Seung Un Seo1,6, Seon Min Woo1,6, Min Wook Kim2, Eun-Woo Lee2,3,*, Kyoung-jin Min4,* and Taeg Kyu Kwon1,5,*
1Department of Immunology, School of Medicine, Keimyung University, Daegu 42601, South Korea. 2Metabolic Regulation Research Center, Korea Research Institute of Bioscience and Biotechnology (KRIBB), Daejeon 34141, South Korea. 3Department of Functional Genomics, University of Science and Technology (UST), Daejeon 34141, South Korea. 4New Drug Development Center, Daegu-Gyeongbuk Medical Innovation Foundation (DGMIF), Daegu 41061, South Korea. 5Center for Forensic Pharmaceutical Science, Keimyung University, Daegu 42601, South Korea. 6These authors contributed equally: Seung Un Seo, Seon Min Woo.

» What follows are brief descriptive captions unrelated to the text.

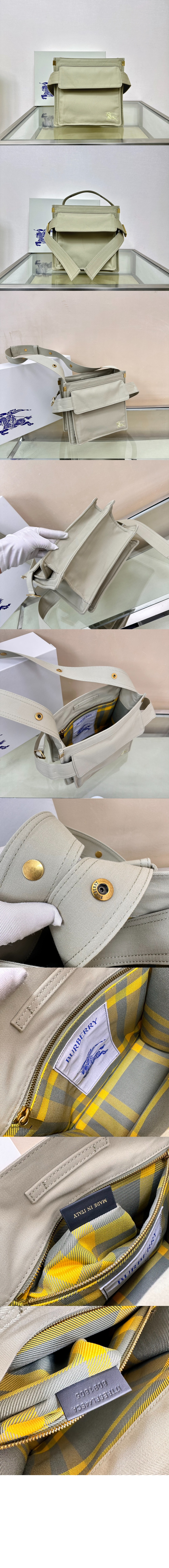 미러급레플리카사이트 | 명품레플리카 전문 쇼핑몰  | 퍼스트원 - 스몰 트렌치 토트 80918061 > 버버리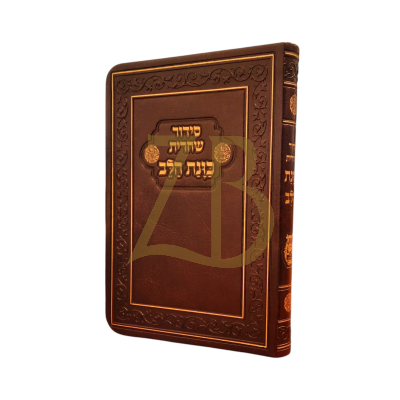סידור כונת הלב - ע"מ - לשחרית כ"ר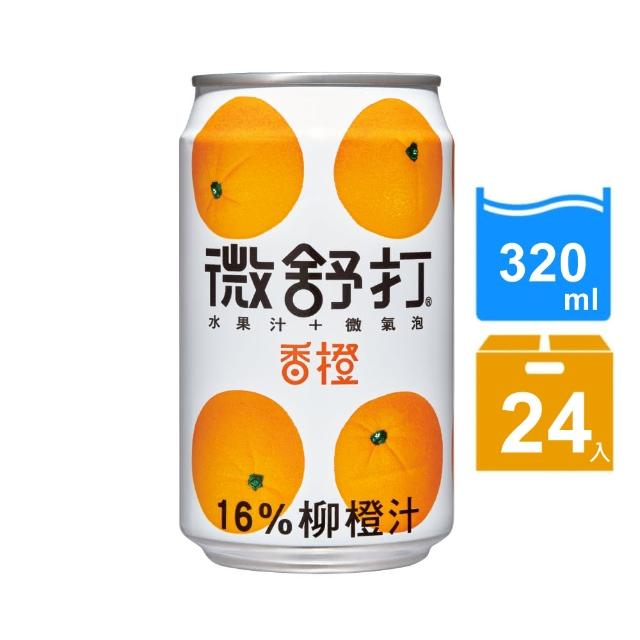 如何購買【微舒打】香橙果汁汽水320ml(24入)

Raptor plays a critical role in mTORC1 signaling. High expression of Raptor is associated with resistance of cancer cells to PI3K/mTOR inhibitors. Here, we found that OTUB1-stabilized Raptor in a non-canonical manner. Using biochemical assays, we found that the tyrosine 26 residue (Y26) of OTUB1 played a critical role in the interaction between OTUB1 and Raptor. Furthermore, non-receptor tyrosine kinases (Src and SRMS kinases) induced phosphorylation of OTUB1 at Y26, which stabilized Raptor. Interestingly, phosphorylation of OTUB1 at Y26 did not affect the stability of other OTUB1-targeted substrates. However, dephosphorylation of OTUB1 destabilized Raptor and sensitized cancer cells to anti-cancer drugs via mitochondrial reactive oxygen species-mediated mitochondrial dysfunction. Furthermore, we detected high levels of phospho-OTUB1 and Raptor in samples of patients with renal clear carcinoma. Our results suggested that regulation of OTUB1 phosphorylation may be an effective and selective therapeutic target for treating cancers via down-regulation of Raptor.